Junaid was in custody for five months, until he was suddenly released without a single charge or case against him. Though the experience was traumatic, Junaid insists it has not turned him into a radical.

"I will take legal help and fight the case. I will abide by whatever the court decides. Fight for ones right is different from terrorism," he says.

After the Malegaon blast in September 2006, Maharashtra's Anti-Terror Squad arrested nine men on charges of terror. All were allegedly members of the banned Students' Islamic Movement of India (SIMI).

The men were also accused of having Pakistani links and even being involved in the Mumbai serial train blasts of July 2006.

But local leaders did not believe that the nine men were guilty. They launched a parallel investigation into the case, which came up with some startling facts.
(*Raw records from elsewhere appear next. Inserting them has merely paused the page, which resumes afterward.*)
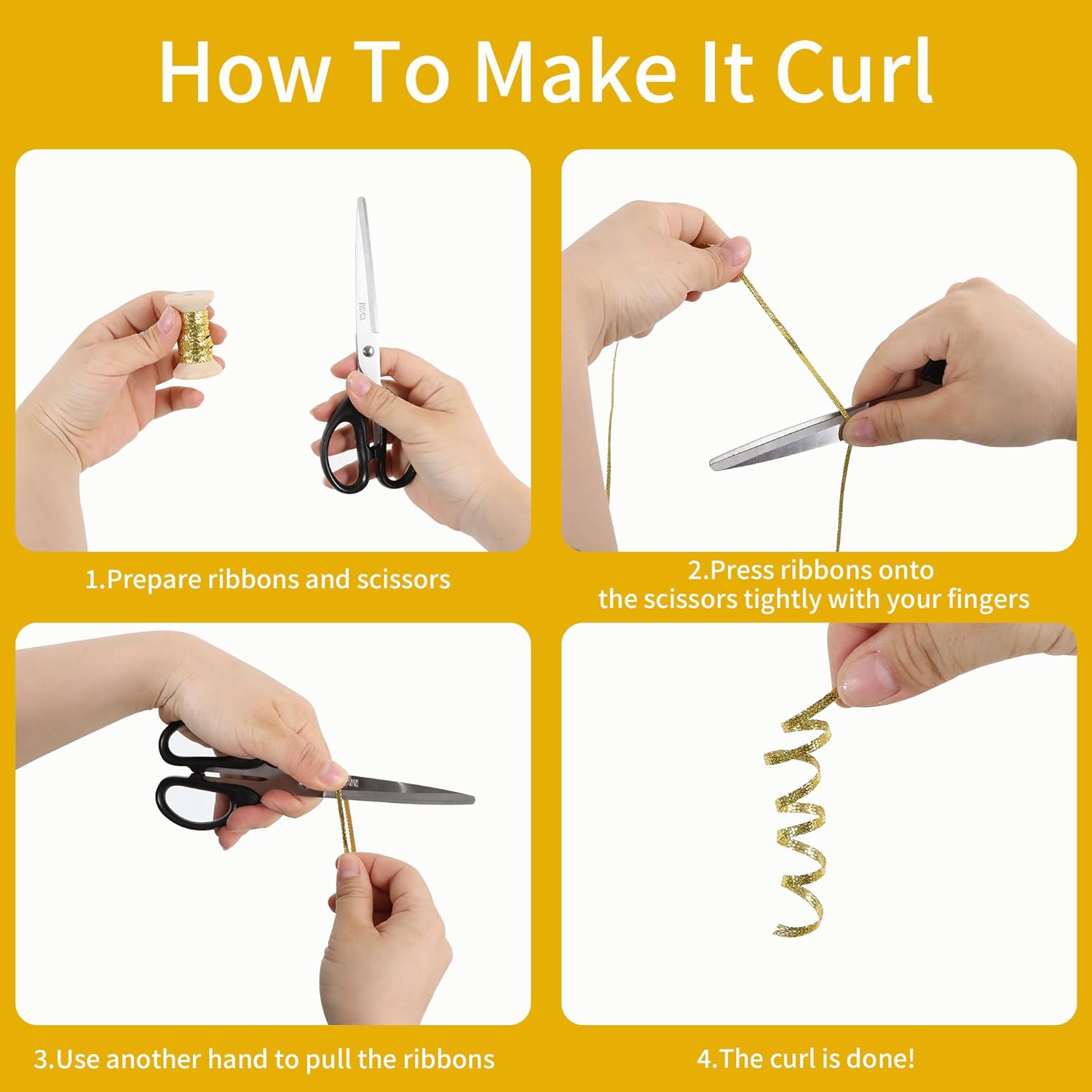 How To Make It Curl

1.Prepare ribbons and scissors

2.Press ribbons onto the scissors tightly with your fingers

3.Use another hand to pull the ribbons

4.The curl is done!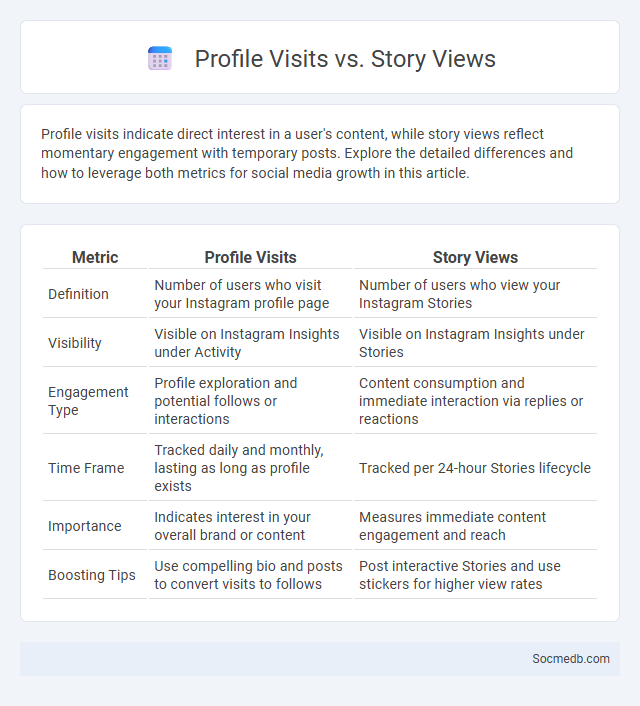 Profile Visits vs. Story Views

Profile visits indicate direct interest in a user's content, while story views reflect momentary engagement with temporary posts. Explore the detailed differences and how to leverage both metrics for social media growth in this article.

| Metric | Profile Visits | Story Views |
|---|---|---|
| Definition | Number of users who visit your Instagram profile page | Number of users who view your Instagram Stories |
| Visibility | Visible on Instagram Insights under Activity | Visible on Instagram Insights under Stories |
| Engagement Type | Profile exploration and potential follows or interactions | Content consumption and immediate interaction via replies or reactions |
| Time Frame | Tracked daily and monthly, lasting as long as profile exists | Tracked per 24-hour Stories lifecycle |
| Importance | Indicates interest in your overall brand or content | Measures immediate content engagement and reach |
| Boosting Tips | Use compelling bio and posts to convert visits to follows | Post interactive Stories and use stickers for higher view rates |

Socmedb.com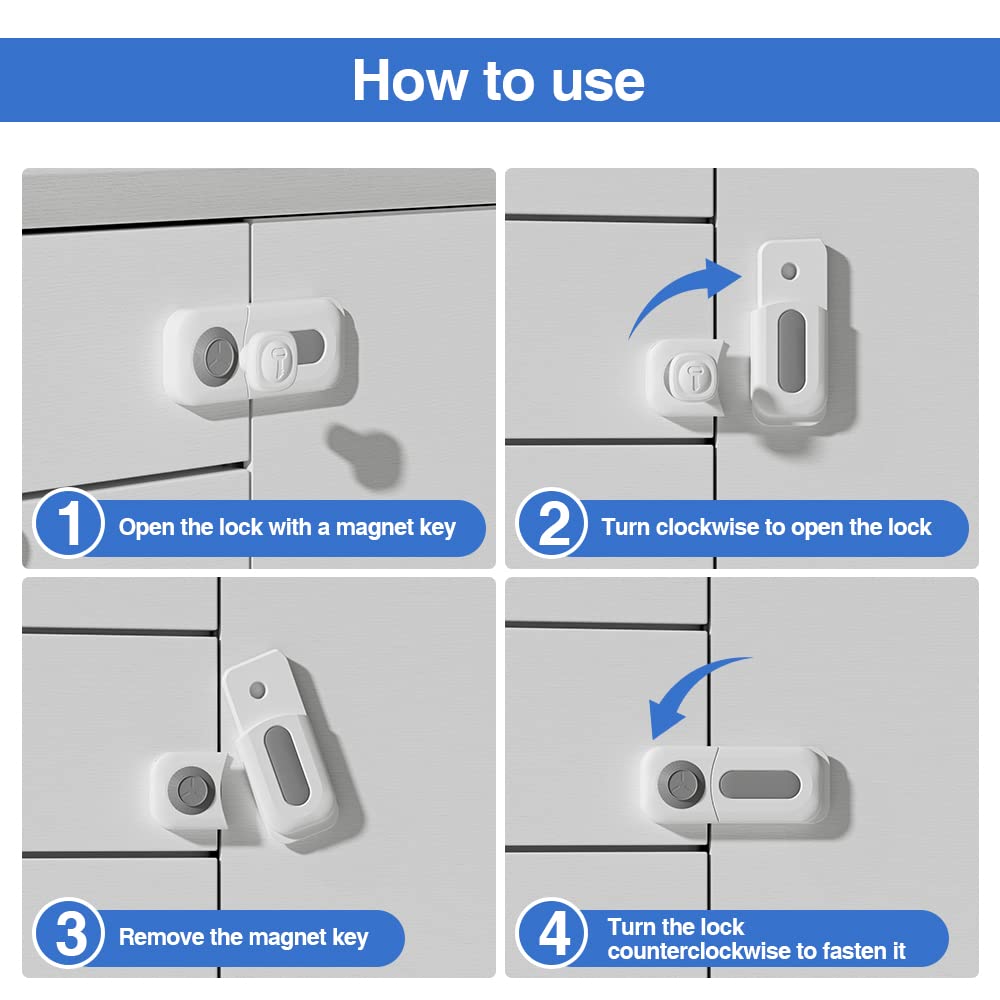 How to use

1 Open the lock with a magnet key

2 Turn clockwise to open the lock

3 Remove the magnet key

4 Turn the lock counterclockwise to fasten it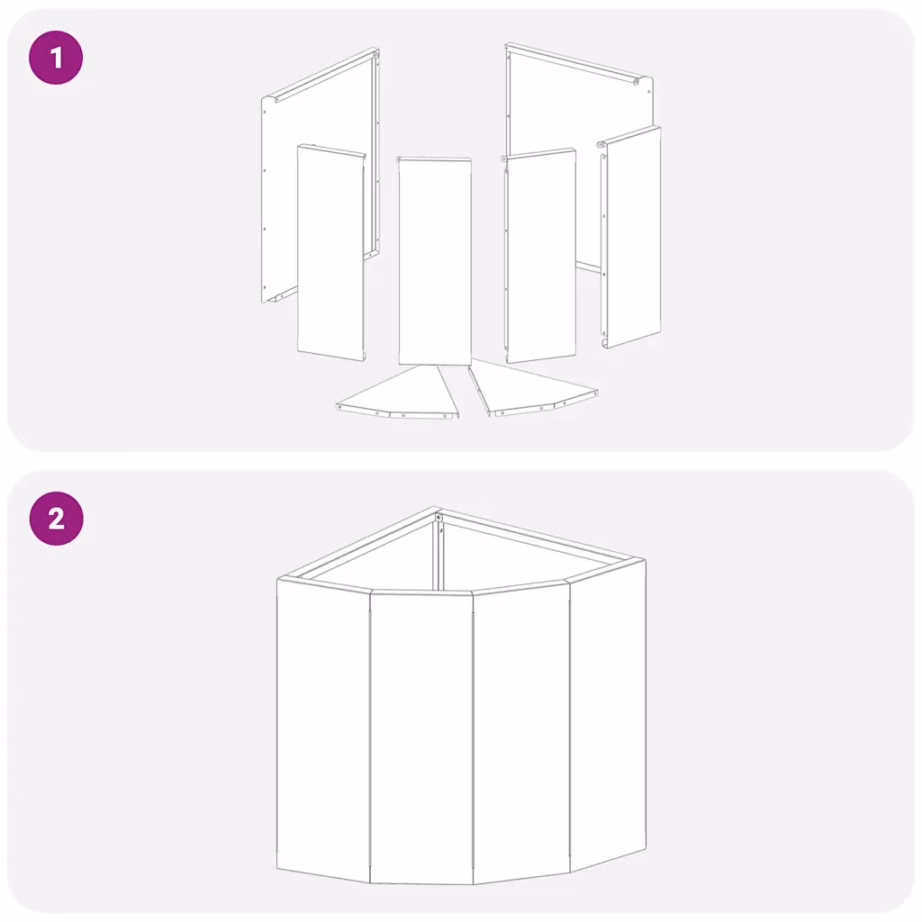 1

2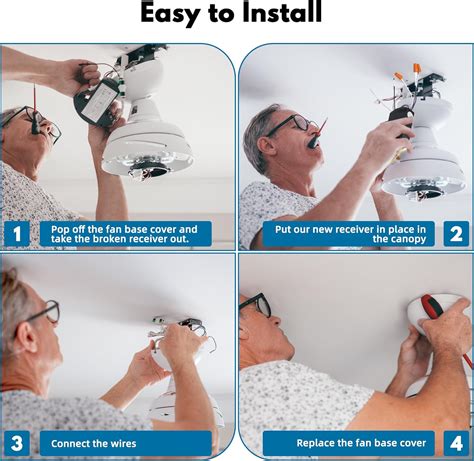 Easy to Install

1 Pop off the fan base cover and take the broken receiver out.

Put our new receiver in place in the canopy 2

3 Connect the wires

Replace the fan base cover 4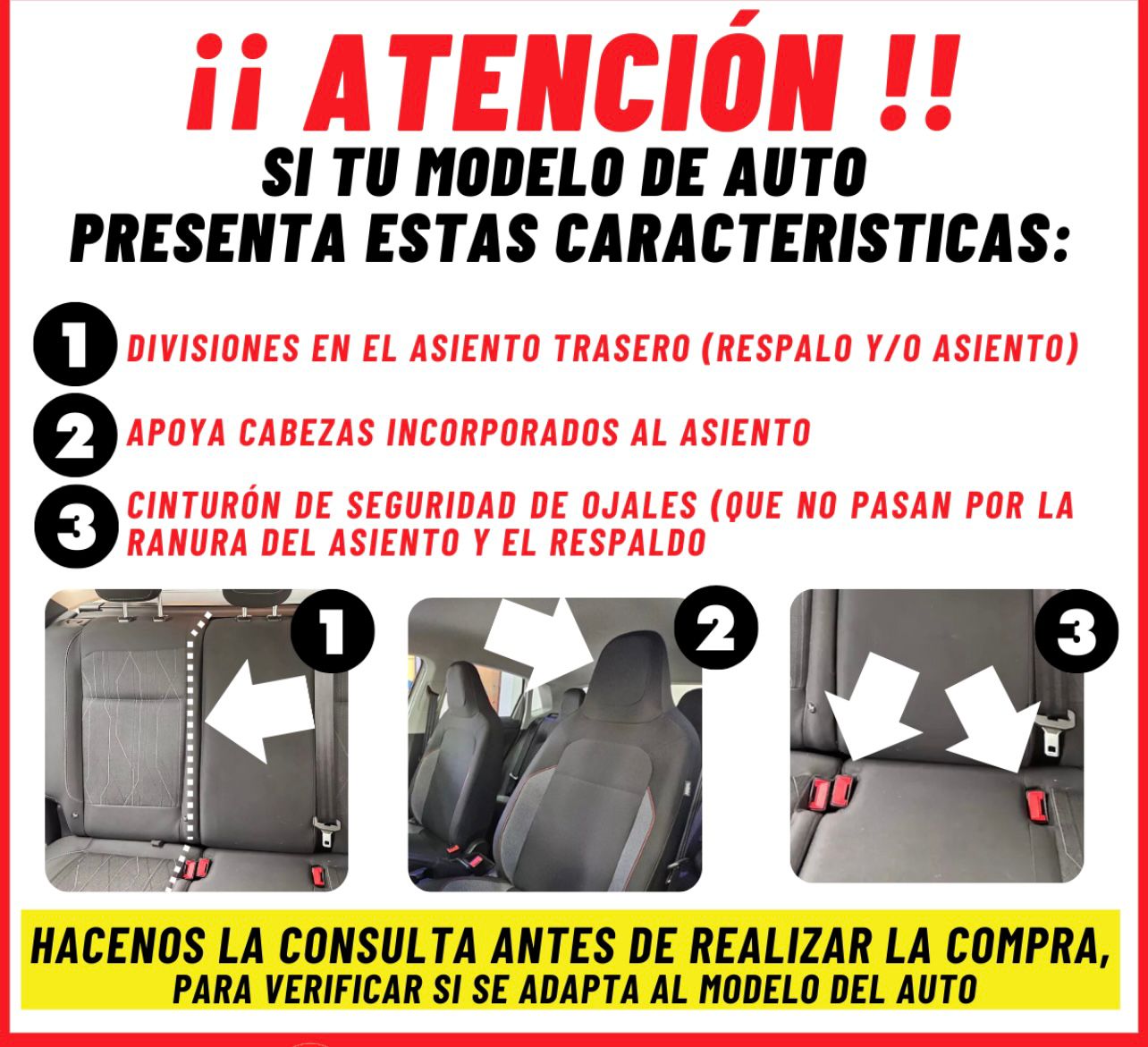 ¡¡ ATENCIÓN !!
SI TU MODELO DE AUTO
PRESENTA ESTAS CARACTERISTICAS:

1 DIVISIONES EN EL ASIENTO TRASERO (RESPALO Y/O ASIENTO)

2 APOYA CABEZAS INCORPORADOS AL ASIENTO

3 CINTURÓN DE SEGURIDAD DE OJALES (QUE NO PASAN POR LA RANURA DEL ASIENTO Y EL RESPALDO

1

2

3

HACENOS LA CONSULTA ANTES DE REALIZAR LA COMPRA,
PARA VERIFICAR SI SE ADAPTA AL MODELO DEL AUTO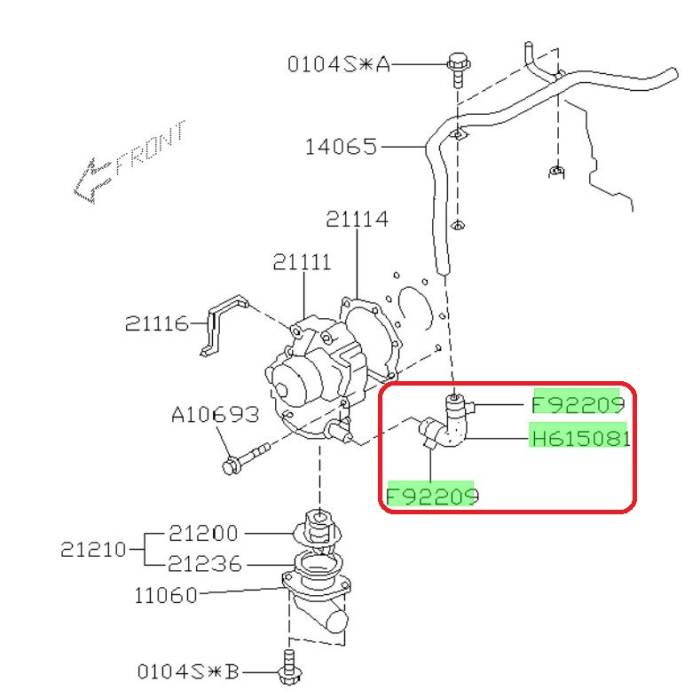 0104S*A

FRONT

14065

21114

21111

21116

A10693

F92209

H615081

F92209

21210

21200

21236

11060

0104S*B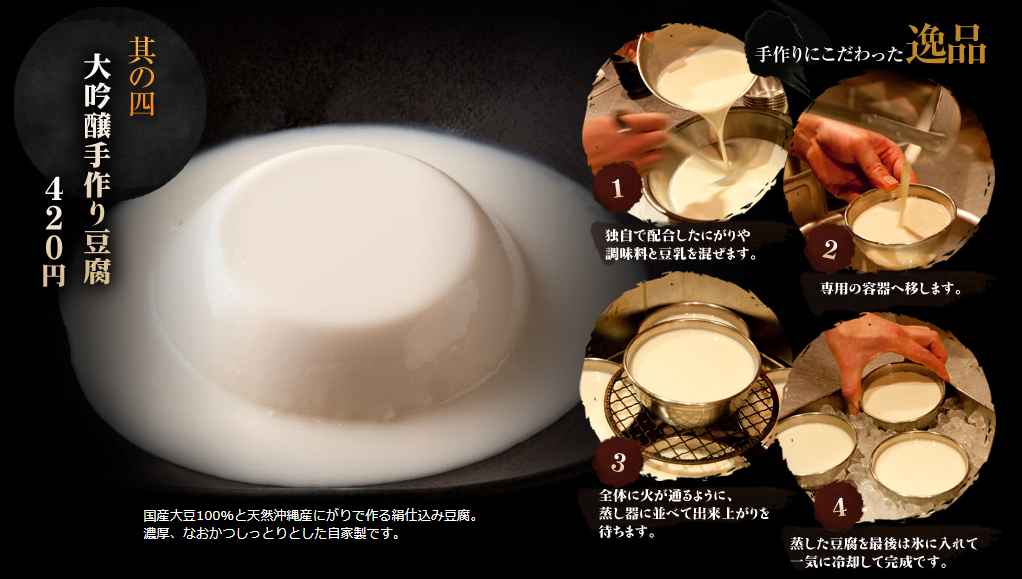 其の四
大吟醸手作り豆腐
420円

国産大豆100%と天然沖縄産にがりで作る絹仕込み豆腐。
濃厚、なおかつしっとりとした自家製です。

手作りにこだわった逸品

1
独自で配合したにがりや調味料と豆乳を混ぜます。

2
専用の容器へ移します。

3
全体に火が通るように、蒸し器に並べて出来上がりを待ちます。

4
蒸した豆腐を最後は氷に入れて一気に冷却して完成です。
"One of the accused, Shabeer Ahmed Masullah was already arrested in an unlawful activities related case, since June in that case," Shahid Azmi, Defence Lawyer, points out.

Under pressure, the government handed the case to the CBI. But in March 2008, the prosecution got another jolt when the Supreme Court, accepting a petition that state governments could not enact insurgency laws, stayed the trial.

In Varanasi the police insist they have cracked the case.

A month after the blasts, police arrested the alleged mastermind - Waliullah, a cleric, and allegedly a member of the Bangladesh-based HuJI.

Chargesheets were filed against Waliullah and two other men in three cases. The police are confident they've got their man.

"We have details of the organisation that has caused these incidents, but again because of reasons of security these things are shared only to a limited extent," Pravin Kumar Singh, IG, Varanasi says.

So why has Waliullah not been convicted yet? Why has Shamim not been arrested?

Sources in the police say that the government itself loses interest in a case after the suspect is arrested. Fair trials are not a priority.